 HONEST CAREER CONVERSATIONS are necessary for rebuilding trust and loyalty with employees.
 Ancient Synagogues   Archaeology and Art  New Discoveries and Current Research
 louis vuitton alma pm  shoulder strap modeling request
---
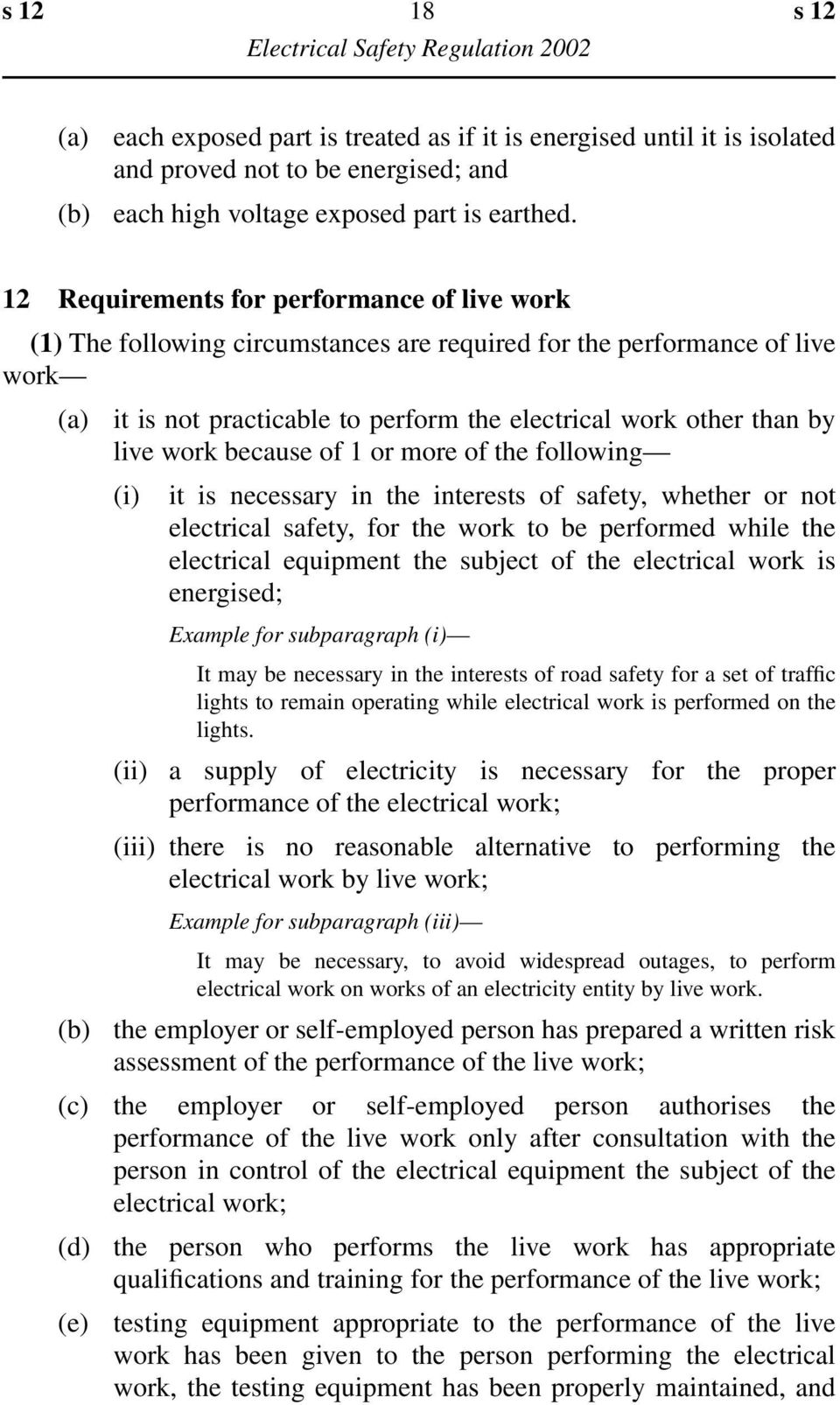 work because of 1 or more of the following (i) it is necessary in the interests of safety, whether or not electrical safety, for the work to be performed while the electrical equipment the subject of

■ **WHAT IS NEEDED**
The output should be exactly the lines above from the line containing "HONEST CAREER CONVERSATIONS" to the line containing "louis vuitton alma", inclusive, with no other lines.

■ **YOUR SOLUTION**
 HONEST CAREER CONVERSATIONS are necessary for rebuilding trust and loyalty with employees.
 Ancient Synagogues   Archaeology and Art  New Discoveries and Current Research
 louis vuitton alma pm  shoulder strap modeling request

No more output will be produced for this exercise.